**MAX D. MORRIS***

Iowa State University

I congratulate and thank Sacks et al. for an interesting and thoughtful case study of model validation in an important application area. The authors offer an insightful description of the general process of testing a computer model against reality, but, more importantly, describe how they accomplished this task in a very specific, complex setting. In the development of new methodology, the "devil" is always in showing that the proposed ideas and techniques can be relevant to the "details" of real, important problems. Careful case studies, such as this one, are important steps toward improving the practice of model validation.

Each of the points I raise in this discussion has been addressed in some form and to some degree by the authors. I hope that my restatement and elaboration gives readers a useful alternative view of a few of the issues that must be faced when designing and interpreting a validation study.

I will focus my remarks on only a few aspects of the problem and model considered by Sacks et al. (at least in part to avoid the certain embarrassment that would otherwise arise because I do not have their extensive knowledge of traffic modeling). During any given period of time, real vehicles travel through the area studied by the authors, each experiencing some stop delay time at intersection approaches; the total of all such times across vehicles is a well-defined quantity *φ*. We have a clear general understanding of the physical process that gives rise to *φ*; individual vehicles arrive at the intersections corresponding to the entry nodes displayed in figure 1, negotiate their way through the grid, and exit or disappear into garages; given enough detail on the individual movement of each vehicle, it is a simple matter to calculate its contribution to total delay time. This simplified concept of reality might be denoted by

φ ← **R**(*t*,*u*;*c*)

where (with apologies to Sacks et al. for using notation not entirely consistent with
their own) *t* denotes the exact and complete collection of arrival times at each
entry node, *u* represents an extensive set of variables that fully characterizes each
vehicles destination and the rules it uses in reacting to its environment, and *c*
represents the timing of the signal lights (that we will "control"). The notation "←" rather
than "=" in the above expression indicates that this is our idea of how reality worksnot
necessarily the same thing as reality itself. Envisioned in this way, **R** is conceptually
simple. In fact, a model could at least in principle be written that
does *exactly* what **R** does, given *t*, *u*, and *c* as inputs.
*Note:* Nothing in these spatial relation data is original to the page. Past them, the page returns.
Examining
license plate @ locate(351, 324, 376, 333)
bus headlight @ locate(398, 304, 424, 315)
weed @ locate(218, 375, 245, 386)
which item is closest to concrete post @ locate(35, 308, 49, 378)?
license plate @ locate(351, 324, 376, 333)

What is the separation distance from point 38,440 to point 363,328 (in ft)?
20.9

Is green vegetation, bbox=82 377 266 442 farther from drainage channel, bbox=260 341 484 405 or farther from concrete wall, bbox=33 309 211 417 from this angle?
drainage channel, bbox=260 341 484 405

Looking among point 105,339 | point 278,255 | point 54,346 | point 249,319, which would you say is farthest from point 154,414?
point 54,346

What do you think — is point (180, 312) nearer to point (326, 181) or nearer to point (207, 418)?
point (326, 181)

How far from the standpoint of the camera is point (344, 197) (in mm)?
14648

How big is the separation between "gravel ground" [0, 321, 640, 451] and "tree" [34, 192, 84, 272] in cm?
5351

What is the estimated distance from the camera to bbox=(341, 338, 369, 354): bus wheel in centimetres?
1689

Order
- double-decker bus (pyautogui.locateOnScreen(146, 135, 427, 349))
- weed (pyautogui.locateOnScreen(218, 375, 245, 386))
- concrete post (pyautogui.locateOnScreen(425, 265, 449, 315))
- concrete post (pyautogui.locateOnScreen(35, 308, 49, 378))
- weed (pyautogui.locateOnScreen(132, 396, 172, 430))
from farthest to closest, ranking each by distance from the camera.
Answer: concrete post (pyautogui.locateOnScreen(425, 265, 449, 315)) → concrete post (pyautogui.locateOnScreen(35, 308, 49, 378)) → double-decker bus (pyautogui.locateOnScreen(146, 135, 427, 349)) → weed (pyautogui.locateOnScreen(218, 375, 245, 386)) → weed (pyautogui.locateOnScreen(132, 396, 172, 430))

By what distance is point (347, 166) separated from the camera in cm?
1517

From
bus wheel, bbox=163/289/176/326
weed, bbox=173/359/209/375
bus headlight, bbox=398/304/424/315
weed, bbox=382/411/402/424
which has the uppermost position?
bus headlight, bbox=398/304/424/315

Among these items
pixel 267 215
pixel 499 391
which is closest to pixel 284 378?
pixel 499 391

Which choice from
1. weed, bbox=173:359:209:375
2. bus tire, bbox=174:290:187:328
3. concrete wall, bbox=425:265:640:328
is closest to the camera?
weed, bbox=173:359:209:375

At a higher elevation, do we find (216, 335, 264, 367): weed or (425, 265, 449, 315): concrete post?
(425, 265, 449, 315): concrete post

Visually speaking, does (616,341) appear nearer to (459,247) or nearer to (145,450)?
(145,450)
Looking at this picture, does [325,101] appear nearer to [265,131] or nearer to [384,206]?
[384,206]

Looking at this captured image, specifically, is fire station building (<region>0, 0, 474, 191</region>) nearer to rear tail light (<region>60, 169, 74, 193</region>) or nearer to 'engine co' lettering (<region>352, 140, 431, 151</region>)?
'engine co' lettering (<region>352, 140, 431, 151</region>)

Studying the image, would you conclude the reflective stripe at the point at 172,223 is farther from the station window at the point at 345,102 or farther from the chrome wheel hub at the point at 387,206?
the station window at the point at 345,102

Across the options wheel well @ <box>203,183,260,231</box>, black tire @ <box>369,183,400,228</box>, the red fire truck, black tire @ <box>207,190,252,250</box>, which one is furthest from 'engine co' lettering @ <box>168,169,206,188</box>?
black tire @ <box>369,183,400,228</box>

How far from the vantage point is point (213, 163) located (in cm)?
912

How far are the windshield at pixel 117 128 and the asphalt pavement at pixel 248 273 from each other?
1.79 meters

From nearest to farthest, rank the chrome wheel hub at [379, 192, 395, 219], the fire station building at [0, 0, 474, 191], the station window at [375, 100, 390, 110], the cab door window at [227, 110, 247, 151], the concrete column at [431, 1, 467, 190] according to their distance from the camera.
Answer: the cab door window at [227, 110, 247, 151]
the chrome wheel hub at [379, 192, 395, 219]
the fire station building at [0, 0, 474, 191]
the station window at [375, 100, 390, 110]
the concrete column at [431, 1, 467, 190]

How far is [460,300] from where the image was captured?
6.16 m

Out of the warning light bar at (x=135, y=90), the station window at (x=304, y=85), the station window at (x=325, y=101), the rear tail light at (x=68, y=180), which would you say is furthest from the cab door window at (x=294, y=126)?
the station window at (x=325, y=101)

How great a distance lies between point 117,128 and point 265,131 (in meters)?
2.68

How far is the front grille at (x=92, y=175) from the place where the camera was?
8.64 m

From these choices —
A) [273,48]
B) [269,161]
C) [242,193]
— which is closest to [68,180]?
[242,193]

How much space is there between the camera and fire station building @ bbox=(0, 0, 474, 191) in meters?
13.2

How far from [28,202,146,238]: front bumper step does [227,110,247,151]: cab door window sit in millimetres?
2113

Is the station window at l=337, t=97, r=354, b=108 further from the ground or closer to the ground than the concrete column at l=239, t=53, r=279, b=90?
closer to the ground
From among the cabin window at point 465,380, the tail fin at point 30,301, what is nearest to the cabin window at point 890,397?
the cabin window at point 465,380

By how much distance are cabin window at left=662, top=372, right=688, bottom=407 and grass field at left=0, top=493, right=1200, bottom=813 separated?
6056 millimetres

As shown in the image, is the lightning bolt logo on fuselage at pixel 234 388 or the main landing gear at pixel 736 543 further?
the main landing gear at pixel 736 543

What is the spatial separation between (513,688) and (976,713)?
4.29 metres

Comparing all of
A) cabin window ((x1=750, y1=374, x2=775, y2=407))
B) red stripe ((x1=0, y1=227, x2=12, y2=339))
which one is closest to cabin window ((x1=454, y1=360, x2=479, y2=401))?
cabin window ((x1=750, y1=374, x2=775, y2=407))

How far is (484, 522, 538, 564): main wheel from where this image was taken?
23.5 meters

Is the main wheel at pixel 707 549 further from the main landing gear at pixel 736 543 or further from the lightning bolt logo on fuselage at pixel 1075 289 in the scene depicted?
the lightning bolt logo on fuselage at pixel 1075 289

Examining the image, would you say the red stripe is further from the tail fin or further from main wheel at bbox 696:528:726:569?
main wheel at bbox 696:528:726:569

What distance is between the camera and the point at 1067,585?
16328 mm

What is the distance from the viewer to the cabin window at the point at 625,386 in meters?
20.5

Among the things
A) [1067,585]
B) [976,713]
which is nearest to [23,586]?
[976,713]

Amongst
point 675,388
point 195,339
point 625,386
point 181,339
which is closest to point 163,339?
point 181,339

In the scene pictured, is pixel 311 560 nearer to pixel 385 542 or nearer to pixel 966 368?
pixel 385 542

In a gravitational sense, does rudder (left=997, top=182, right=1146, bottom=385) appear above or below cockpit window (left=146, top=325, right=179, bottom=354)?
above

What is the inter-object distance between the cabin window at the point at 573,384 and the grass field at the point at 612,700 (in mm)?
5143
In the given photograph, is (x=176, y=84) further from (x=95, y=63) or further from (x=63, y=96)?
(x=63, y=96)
However, models that require detailed values of *t* and *u* that match reality are of limited practical value because *t* cannot in practice be known before the time period of interest (and then only if impractically extensive measurements could be recorded at each entry node during that time period), and realistically *u* can never be known. Instead, simulation models like CORSIM are written with the idea that these quantities can be regarded as random processes, fully specified by a comparatively very small number of parameters. Rather than demanding the unattainable *t* and *u* as inputs, we define a model as a sort of stochastic generalization of **R**:

Φ ~ **M**(λ,*π*;*c*)

where *λ* and *π* are vectors that characterize distributions of random variables *T* and *U*, intended to represent the uncertainty in *t* and *u*, and so serving as the definition of a random variable Φ. The practical distinction between *t* and *u*, as discussed by the authors, is that it is sometimes possible to collect limited data directly related to the first, while distributions used to represent the second are usually set by "defaults." A computer program expressing **M** then serves two purposes: it generates a single realization of the random vectors *T* and *U*, and *then* evaluates **R** *as if* these were the actual values of *t* and *u*. It is worth rewriting **M** to emphasize this:

(*T,U*)~**D**(λ, *π*)

Φ = **R**(*T,U*;*c*)

where **D** expresses the distribution of *T* and *U*, given the input
parameters. One execution of the model produces one realization of Φ, rather than the exact
response that would follow from the fully defined deterministic inputs. (Here, I will use the
capital letters *T*, *U,* and Φ to denote the distributions defined
when *λ* and *Π* are selected, the random variables defined by these distributions, and the realizations of these random variables produced when the model is evaluated; corresponding lowercase letters are used to denote data collected from the physical system.) The outputs from a number of repeated runs initiated with the same parameter inputs *λ* and *Π* yield simulation estimates of the characteristics of the distribution of Φ, for example, mean, standard deviation, and quantiles. We may wish to give this distribution a frequentist interpretation, hoping that values of *φ* observed on similar days will look like a random sample from this distribution.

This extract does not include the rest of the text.